I disagree. I mean what do players look for? Ability to be put in the league. UW is doing it, and doing it with lower rated guys at a good rate. Education - top ten public supposedly. Location- while not my cup of tea now, it is a nice looking regional area and a fun campus if your 18-20’s. Talent is good in the area, and California is easy to pull from. To me there is no reason UW should not be top 15 year in and year out. I’m not saying I want them to be or they will ever be again, but for them to shoot for and achieve less is a failure.
I agree with your general sentiment, and note that Seattle increasingly is viewed as a major city and a place kids would want to go. I think Top 15 overstates the case a little, though. I'll pull out my old favorite, the map of the U.S. at night:
There are a shitload more lights in Texas and east of there, and more people there actually care about football and devote resources to it, too. UW is that tiny blip way up by Canada.
Even in the Pac-12, UW shouldn't consistently outrecruit USC and UCLA, at minimum.
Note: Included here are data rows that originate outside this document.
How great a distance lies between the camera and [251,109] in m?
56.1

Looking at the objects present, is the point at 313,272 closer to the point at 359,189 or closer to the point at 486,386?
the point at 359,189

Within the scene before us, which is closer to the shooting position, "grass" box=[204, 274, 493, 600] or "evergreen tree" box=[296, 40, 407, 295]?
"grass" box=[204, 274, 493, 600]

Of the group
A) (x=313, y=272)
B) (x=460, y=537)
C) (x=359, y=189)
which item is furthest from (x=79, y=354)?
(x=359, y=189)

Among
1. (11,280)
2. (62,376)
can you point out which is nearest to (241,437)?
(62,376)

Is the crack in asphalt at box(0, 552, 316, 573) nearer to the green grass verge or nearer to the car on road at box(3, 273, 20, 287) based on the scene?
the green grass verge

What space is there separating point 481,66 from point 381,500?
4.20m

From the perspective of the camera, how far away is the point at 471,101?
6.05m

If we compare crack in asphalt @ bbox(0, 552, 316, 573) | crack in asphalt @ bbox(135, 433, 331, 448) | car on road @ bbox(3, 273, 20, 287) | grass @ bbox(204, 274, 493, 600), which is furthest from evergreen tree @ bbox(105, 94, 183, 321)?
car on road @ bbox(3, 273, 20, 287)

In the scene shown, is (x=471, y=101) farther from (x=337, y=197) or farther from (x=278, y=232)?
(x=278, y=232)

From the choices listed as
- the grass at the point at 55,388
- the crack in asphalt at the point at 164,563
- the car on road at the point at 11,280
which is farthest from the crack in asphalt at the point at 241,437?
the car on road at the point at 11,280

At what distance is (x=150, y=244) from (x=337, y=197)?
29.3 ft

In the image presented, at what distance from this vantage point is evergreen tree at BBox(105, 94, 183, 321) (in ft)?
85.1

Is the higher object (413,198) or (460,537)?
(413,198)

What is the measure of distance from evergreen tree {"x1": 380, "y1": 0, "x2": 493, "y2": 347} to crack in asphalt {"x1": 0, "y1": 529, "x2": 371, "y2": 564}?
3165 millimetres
Stanford and Cal present unusual situations, especially the former, where they won't rank that high nationally, but if there is a 5-star recruit like Davis Mills (or whoever), he's almost always not choosing UW over Stanford as long as Stanford isn't a complete joke at football. Oregon has a ton of money and is cleaning up on UW now -- it's not even close -- with that likely to continue as long as the money and facilities hold up, even if Seattle and UW are better than Eugene and U of O, respectively. So UW will lose out to at least three, maybe four schools in its own conference pretty routinely. Maybe more if ASU is up and recruiting well.
And that's just the Pac-12. Referring again to the image above, most of the talent and most of the money is near all those other lights. UW will pull its fair share from California, but it's not going to outrecruit most of the SEC heavyweights. For upper midwest and midwest kids, it will have a hard time outrecruiting Ohio State (especially) and Michigan, Penn State, even Wisconsin. It's not going to pull Texas kids from A&M, UT, or Oklahoma. There are other schools that UW would lose out to, but I don't want this to be a novel. Basically, there are at least three, if not more, schools in the other Power 5 conferences that UW can't beat out, and the other P5 conferences increasingly are going in and taking what they want out of California.
Basically, I get what you're saying and I think UW should be *capable* of top-15 classes here and there, but as far as where it belongs, it's more like 20th or the low 20s on a routine basis IMO. Pretty fine distinction and I agree with your take on what their goal should be, and it's within the realm of argument either way.